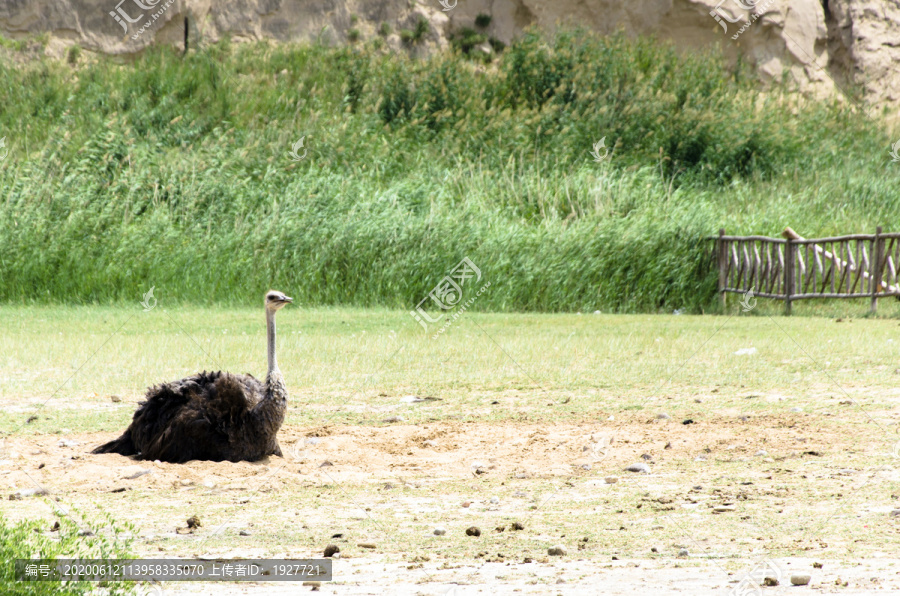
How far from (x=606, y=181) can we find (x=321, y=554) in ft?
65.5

#####

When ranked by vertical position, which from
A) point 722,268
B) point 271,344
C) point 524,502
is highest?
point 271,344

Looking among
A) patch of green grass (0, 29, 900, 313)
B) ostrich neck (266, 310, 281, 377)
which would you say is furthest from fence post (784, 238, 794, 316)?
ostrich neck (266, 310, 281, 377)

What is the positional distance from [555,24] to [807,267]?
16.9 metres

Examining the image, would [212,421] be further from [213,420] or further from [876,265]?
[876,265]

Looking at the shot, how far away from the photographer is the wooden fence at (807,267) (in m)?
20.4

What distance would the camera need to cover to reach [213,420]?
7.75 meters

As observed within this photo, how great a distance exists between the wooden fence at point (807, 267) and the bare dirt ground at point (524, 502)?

#####

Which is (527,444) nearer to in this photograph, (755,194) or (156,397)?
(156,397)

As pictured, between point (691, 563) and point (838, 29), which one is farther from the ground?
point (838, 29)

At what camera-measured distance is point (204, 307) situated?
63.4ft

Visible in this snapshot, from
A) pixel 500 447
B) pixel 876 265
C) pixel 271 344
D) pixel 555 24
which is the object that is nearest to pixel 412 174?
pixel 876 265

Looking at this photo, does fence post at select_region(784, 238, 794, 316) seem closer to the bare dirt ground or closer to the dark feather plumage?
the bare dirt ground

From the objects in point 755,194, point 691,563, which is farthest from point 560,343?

#####

| To do |
Revise the material starting with the line containing "Looking at the" and going on through the line containing "As observed within", putting "timber fence" wherever "wooden fence" appears and leaving everything else unchanged. Give only those lines.

| Worked answer |
Looking at the shot, how far away from the photographer is the timber fence at (807,267) (in m)?
20.4

What distance would the camera need to cover to reach [213,420]?
7.75 meters

As observed within this photo, how great a distance exists between the timber fence at point (807, 267) and the bare dirt ground at point (524, 502)?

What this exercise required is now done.